# In need of a riding buddy!



## RedDunGirl (Dec 16, 2013)

Not trying to sound creepy but I'm in need of some new buddies to trail ride with that are near me! I live in Cadet MO an love to ride anytime I can. Speedy likes to meet new friends, too!


----------



## Roux (Aug 23, 2013)

I'm always Looking for riding buddies but we are a few states away!
_Posted via Mobile Device_


----------



## NCTrailrider (May 16, 2012)

I wish you were in Nc, Iam looking for riding buddies also. Good luck.


----------



## Corazon Lock (Dec 26, 2011)

Haha, well I'm in Iowa...that's probably a little closer than North Carolina. I don't know where Cadet is in Missouri, but if it's somewhere in the northern part, there's this state forest called Shimek Forest that is practically on the Iowa/Missouri border. We're going to go down there probably again this next year, and you'd be welcome to join! 

Otherwise though, I mostly stick to north Iowa, though I am branching out because of my blog.


----------



## Janasse (Nov 22, 2008)

Wrong side of Mo!! I'm in the far SW corner.


----------



## tinyliny (Oct 31, 2009)

Well, Washington state won't work, will it?


----------



## luvbeach (Aug 24, 2012)

*I recently found a riding buddy on Facebook*

I joined a trail riding group that covers a pretty big radius around my zip code and found someone with 10 miles of my house. We have gone on so many great rides within a few months. Try looking for group rides in your area or go to Facebook.


----------



## luvbeach (Aug 24, 2012)

*Forgot to say...*

When I joined the trail riding Facebook page, I asked questions about a ride they were organizing and asked if they thought it was creepy if I showed up alone. I got a loud and clear NO. Someone was even kind enough to say "not creepy at all, it's a good way to meet other horse people".


----------



## Phura (Dec 4, 2012)

I'm always looking for new riding buddies too  I'm a couple hours away from you but not too bad. I have to be careful who I ride with currently as I have a new horse and he's only 4. I'm a cautious rider as well and afraid of heights so I try not to ride with those who prefer other styles of riding and terrain so I don't hinder their fun! I am part of a group on facebook though called horse chat and they are always trail riding all over the place


----------

◆ DATASET EXCERPT ◆

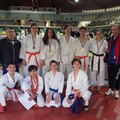 Campionato nazionale Aics, pioggia di medaglie per il karate tranese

◆ PROBLEM SET ◆
1. From the riding-buddy thread, reproduce word for word the stretch from "Not trying to" through "new friends, too!".
2. In the riding-buddy thread, what state forest is described as being practically on the Iowa/Missouri border?
The data has nothing to do with the riding-buddy thread.

◆ TASK-BY-TASK SOLUTIONS ◆
1.
Not trying to sound creepy but I'm in need of some new buddies to trail ride with that are near me! I live in Cadet MO an love to ride anytime I can. Speedy likes to meet new friends, too!

2. Shimek Forest